Céline Delaugère est la co-fondatrice d'Eva Engines. Elle était invitée dans le podcast anti-brouillard de Fabien Roques.
A la fois mathématicienne et mannequin, je trouve qu'elle illustre bien un aspect prometteur de l'intelligence artificielle : aider les gens à créer des trucs.
La solution développée par sa start-up consiste à générer la photo réaliste d'un vêtement à partir d'un croquis.
L'objectif est d'accélérer le processus de design en réduisant le temps de création des prototypes.
Comment développer un modèle d'IA parvenant à faire ça ?
Et bien il y a 2 ingrédients dans la recette.
Créer un jeu de données en inversant le cours du temps
Comme souvent, la mise au point d'un algorithme d'IA débute par un jeu de données qui va servir à entraîner un modèle.
D'habitude, le travail d'annotation d'un jeu de données se fait dans le même sens que le modèle que l'on développe.
Par exemple, pour coder un modèle qui reconnait les codes postaux écrits sur une enveloppe, on demande d'abord à des personnes de faire le travail : chacun reçoit une pile de photos d'enveloppes, et renseigne à coté le code postal lu. On commence par faire le travail manuellement, puis on entraîne le modèle à faire pareil.
Mais lorsqu'on souhaite utiliser l'IA pour créer des choses, on inverse le processus.
On part de quelque chose d'abouti et on demande à des personnes d'en faire une esquisse.
- Une photo → un croquis
- Un logo → le nom de la marque et une couleur dominante
- Un article de journal → un plan
- Une musique → un air fredonné.
Ainsi, Eva Engines s'est construit un jeu de données en sollicitant des étudiants designers pour qu'ils dessinent des croquis à partir de photos.
Avec ces données, on peut entraîner le modèle à faire l’inverse : créer une photo à partir d'un croquis.
Mais ça ne suffit pas. Les photos générées ne seront pas réalistes.
Créer un adversaire
Pour le réalisme, on va utiliser un deuxième modèle.
Son rôle sera de distinguer une vraie photo de mode d'une fausse.
Et la voici la seconde astuce : on va le faire combattre avec le premier modèle.
- A chaque fois que le premier modèle parvient à générer une photo qui trompe le second, on pénalise le second.
- Et chaque fois que le second modèle détecte que la photo est fausse (= créée par l'IA), on pénalise le premier.
Au fil des entraînements, le classificateur devient plus performant pour détecter les fausses photos. Mais en parallèle, le générateur devient lui aussi plus performantpour générer des photos suffisamment réalistes pour tromper le classificateur.
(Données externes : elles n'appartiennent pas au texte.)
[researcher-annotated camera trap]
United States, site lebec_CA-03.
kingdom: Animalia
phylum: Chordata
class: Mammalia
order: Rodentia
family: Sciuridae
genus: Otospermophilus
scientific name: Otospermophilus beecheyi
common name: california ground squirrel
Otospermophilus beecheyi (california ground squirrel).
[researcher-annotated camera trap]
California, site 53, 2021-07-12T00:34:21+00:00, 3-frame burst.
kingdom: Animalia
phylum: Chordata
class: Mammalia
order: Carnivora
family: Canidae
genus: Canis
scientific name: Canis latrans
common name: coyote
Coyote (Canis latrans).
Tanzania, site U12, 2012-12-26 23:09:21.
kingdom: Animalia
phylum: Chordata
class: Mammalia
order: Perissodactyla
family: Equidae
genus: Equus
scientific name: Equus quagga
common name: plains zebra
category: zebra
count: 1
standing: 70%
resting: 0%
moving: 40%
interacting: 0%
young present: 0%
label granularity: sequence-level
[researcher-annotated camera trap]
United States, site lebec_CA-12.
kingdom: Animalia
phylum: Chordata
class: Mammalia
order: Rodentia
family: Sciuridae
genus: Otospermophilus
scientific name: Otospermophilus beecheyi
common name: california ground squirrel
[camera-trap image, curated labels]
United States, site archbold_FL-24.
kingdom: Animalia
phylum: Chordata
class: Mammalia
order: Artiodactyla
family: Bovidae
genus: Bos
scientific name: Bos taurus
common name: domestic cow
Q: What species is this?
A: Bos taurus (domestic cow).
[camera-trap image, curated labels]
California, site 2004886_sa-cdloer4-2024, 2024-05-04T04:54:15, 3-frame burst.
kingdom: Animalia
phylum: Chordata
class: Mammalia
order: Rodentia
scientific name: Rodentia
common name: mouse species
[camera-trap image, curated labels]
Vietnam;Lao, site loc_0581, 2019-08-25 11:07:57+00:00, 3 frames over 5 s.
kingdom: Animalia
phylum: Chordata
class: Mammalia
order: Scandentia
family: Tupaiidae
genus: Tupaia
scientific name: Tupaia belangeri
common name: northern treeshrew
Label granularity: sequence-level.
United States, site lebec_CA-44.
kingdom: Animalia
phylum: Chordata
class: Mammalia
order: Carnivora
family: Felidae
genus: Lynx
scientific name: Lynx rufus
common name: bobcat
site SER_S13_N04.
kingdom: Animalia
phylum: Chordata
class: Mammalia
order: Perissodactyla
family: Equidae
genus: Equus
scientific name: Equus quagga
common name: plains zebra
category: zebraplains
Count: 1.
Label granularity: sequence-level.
Ce combat futuriste entre 2 modèles d'intelligence artificielle permettra d'améliorer le réalisme des photos.
Est-ce vraiment créatif ?
Mais alors les designers vont-ils disparaître ? Suivis peu après de tous les créatifs qui écrivent des textes, imaginent des logos ?
Pas vraiment.
Parce que tout ce qui est généré par l'IA est une forme de copie de quelque chose qui existe déjà.
Le premier modèle ne peut générer qu'une photo à partir d'un croquis qui "ressemble" à ce qu'il a vu dans son jeu d'entraînement.
Et le classificateur va tendre à restreindre la génération des photos à ce qui "ressemble" à de vraies photos.
Ce n'est pas créatif. C'est ressemblant.
Les images générées ne seront que les inspirations issues d'un historique de données passées. Il n'y a pas d'imagination. Les photos ne donneront pas le sentiment d'un truc inédit, jamais vu auparavant.
C'est sans doute la vraie place de l'IA : un assistant. Une extension de l'intelligence humaine permettant de gagner du temps sur les tâches routinières que l'on sait déjà faire.